(Ausgangstext):

Nichts als Ärger. Trotzdem macht Guido Nikolaus Schmidt-Chiari einen sehr gefassten Eindruck. Die Frage nach seinem Befinden muss mehrmals gestellt werden – erst dann lässt er sich, sehr zögerlich, zu einer Antwort hinreißen: „Naja“, sagt er, „man fragt sich schon: Hat man das nötig gehabt?“

Da befindet er sich zweifelsohne in bester Gesellschaft. Auch Christine de Castelbajac, Tochter des vor neun Jahren verstorbenen Industriellen Herbert Turnauer, hadert dieser Tage mit dem Schicksal. Denn so wie es aussieht, hat sie beste Chancen, ihr gesamtes Erbe zu verlieren. Und das war wirklich stattlich.

Zwei Menschen, eine Geschichte. Eine für beide höchst unangenehme Geschichte: Es geht um eine Milliardenerbin und um ihren Berater, immerhin einst Generaldirektor der altehrwürdigen Creditanstalt. Es geht um Vertrauen und Enttäuschung, es geht um Freundschaft und deren Ende. Und ein mögliches Wiedersehen vor Gericht.

(Aufzeichnungen zu szenenbasierten Fragen)
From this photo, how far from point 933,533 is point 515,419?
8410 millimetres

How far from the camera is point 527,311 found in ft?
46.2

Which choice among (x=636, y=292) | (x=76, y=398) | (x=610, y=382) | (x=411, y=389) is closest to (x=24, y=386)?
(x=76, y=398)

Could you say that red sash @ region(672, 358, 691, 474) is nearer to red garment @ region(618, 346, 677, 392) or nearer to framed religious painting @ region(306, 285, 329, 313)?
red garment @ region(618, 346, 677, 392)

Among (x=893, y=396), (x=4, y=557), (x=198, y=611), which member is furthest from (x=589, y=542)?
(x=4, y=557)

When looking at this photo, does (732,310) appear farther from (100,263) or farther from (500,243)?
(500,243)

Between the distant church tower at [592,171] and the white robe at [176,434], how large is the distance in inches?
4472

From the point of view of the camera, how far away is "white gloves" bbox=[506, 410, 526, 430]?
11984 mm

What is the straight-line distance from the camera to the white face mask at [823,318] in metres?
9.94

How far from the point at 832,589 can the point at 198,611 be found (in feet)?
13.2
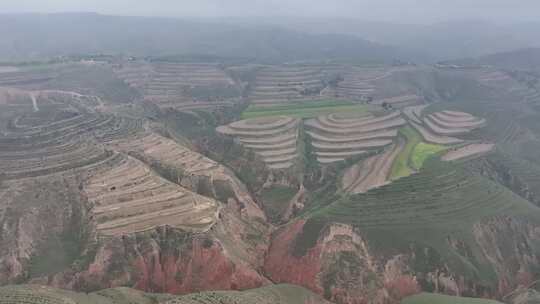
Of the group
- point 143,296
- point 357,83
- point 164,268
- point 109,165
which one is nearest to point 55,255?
point 164,268

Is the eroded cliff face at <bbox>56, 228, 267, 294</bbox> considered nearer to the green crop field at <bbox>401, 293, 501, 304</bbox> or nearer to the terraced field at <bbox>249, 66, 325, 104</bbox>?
the green crop field at <bbox>401, 293, 501, 304</bbox>

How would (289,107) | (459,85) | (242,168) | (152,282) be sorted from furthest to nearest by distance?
1. (459,85)
2. (289,107)
3. (242,168)
4. (152,282)

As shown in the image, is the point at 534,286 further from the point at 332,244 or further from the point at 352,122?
the point at 352,122

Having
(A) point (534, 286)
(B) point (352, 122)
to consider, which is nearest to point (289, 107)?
(B) point (352, 122)

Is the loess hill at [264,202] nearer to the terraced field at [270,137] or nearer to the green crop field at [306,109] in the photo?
the terraced field at [270,137]

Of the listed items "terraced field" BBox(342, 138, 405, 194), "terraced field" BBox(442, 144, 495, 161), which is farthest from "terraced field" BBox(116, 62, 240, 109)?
"terraced field" BBox(442, 144, 495, 161)

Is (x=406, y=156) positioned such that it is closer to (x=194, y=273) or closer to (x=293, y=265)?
(x=293, y=265)

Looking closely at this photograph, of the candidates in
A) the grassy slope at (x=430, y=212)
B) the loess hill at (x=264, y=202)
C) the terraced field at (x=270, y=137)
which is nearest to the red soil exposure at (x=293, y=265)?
the loess hill at (x=264, y=202)
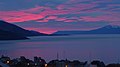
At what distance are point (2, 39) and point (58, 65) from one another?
154 m

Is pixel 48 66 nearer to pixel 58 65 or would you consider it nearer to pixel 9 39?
pixel 58 65

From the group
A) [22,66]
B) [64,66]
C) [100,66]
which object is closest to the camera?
[64,66]

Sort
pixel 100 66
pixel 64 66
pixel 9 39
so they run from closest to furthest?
1. pixel 64 66
2. pixel 100 66
3. pixel 9 39

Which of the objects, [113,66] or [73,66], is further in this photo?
[113,66]

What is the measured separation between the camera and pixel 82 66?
24984 mm

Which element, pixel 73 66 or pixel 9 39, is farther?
pixel 9 39

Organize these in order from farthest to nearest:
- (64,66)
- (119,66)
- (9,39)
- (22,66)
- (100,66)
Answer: (9,39) → (100,66) → (119,66) → (22,66) → (64,66)

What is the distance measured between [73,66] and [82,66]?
3.53ft

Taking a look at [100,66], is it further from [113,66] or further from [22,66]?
[22,66]

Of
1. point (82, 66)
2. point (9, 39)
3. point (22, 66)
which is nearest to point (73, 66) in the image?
point (82, 66)

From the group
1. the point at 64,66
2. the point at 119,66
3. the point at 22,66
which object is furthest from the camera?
the point at 119,66

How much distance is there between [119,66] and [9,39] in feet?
480

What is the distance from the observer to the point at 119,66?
28.9 m

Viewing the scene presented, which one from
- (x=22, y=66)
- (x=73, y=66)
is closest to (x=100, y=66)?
(x=73, y=66)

(Arbeitsauftrag): Schreiben Sie aus dem Ausgangstext den Abschnitt ab, der mit den Worten um „Da befindet er“ beginnt und mit „war wirklich stattlich.“ schließt.

(Endergebnis):
Da befindet er sich zweifelsohne in bester Gesellschaft. Auch Christine de Castelbajac, Tochter des vor neun Jahren verstorbenen Industriellen Herbert Turnauer, hadert dieser Tage mit dem Schicksal. Denn so wie es aussieht, hat sie beste Chancen, ihr gesamtes Erbe zu verlieren. Und das war wirklich stattlich.